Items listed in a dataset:
________

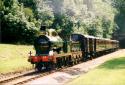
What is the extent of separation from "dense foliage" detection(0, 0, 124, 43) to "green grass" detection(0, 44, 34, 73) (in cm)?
413

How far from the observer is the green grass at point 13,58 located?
35.1 meters

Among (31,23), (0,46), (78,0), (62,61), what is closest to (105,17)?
(78,0)

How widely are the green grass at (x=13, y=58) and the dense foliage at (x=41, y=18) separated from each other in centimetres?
413

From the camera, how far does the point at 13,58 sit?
44375 millimetres

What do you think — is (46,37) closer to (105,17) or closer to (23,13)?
(23,13)

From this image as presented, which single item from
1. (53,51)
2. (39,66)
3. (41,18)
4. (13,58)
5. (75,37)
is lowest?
(13,58)

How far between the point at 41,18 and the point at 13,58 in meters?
16.9

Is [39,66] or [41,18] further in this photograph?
[41,18]

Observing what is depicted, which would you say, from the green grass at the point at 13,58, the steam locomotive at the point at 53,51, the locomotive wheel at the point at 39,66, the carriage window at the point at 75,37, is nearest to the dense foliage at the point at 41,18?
the green grass at the point at 13,58

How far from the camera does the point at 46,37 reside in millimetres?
32969

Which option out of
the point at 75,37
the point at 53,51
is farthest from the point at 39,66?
the point at 75,37

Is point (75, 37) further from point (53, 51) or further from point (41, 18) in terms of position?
point (41, 18)

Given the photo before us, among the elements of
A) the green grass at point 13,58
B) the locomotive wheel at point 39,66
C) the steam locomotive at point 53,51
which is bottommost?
the green grass at point 13,58

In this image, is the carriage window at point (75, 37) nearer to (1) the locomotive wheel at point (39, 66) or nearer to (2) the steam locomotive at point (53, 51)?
(2) the steam locomotive at point (53, 51)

________

Rewrite all of the rows above with every "dense foliage" replaced by "thick shrubbery", keeping everything else the same. Leave the pictures out of your answer.

What is the extent of separation from "thick shrubbery" detection(0, 0, 124, 43) to "green grass" detection(0, 44, 34, 73) (in cm)?
413

How far from the observer is the green grass at point 13,58 located?
35.1 meters

Among (31,23), (0,46), (78,0), (62,61), what is closest to (105,17)?
(78,0)

How widely are the green grass at (x=13, y=58) and the thick shrubbery at (x=41, y=18) separated from each other in centimetres?
413

From the camera, how far does the point at 13,58 sit?
44375 millimetres

What do you think — is (46,37) closer to (105,17) or closer to (23,13)?
(23,13)

From this image as presented, which single item from
1. (53,51)
2. (39,66)
3. (41,18)
4. (13,58)
5. (75,37)
is lowest?
(13,58)

How far between the point at 41,18 and the point at 13,58 in meters?
16.9

Is [39,66] or [41,18] further in this photograph?
[41,18]

Observing what is depicted, which would you say, from the green grass at the point at 13,58, the steam locomotive at the point at 53,51, the locomotive wheel at the point at 39,66, the carriage window at the point at 75,37, is nearest to the thick shrubbery at the point at 41,18?
the green grass at the point at 13,58

How far from the camera does the point at 46,37 reside in millimetres?
32969

Which option out of
the point at 75,37
the point at 53,51
is farthest from the point at 39,66?
the point at 75,37

Is point (75, 37) further from point (53, 51) or further from point (41, 18) in terms of position?
point (41, 18)

Given the photo before us, among the elements of
A) the green grass at point 13,58
B) the locomotive wheel at point 39,66
C) the steam locomotive at point 53,51
which is bottommost?
the green grass at point 13,58

In this image, is the carriage window at point (75, 37) nearer to (1) the locomotive wheel at point (39, 66) or nearer to (2) the steam locomotive at point (53, 51)?
(2) the steam locomotive at point (53, 51)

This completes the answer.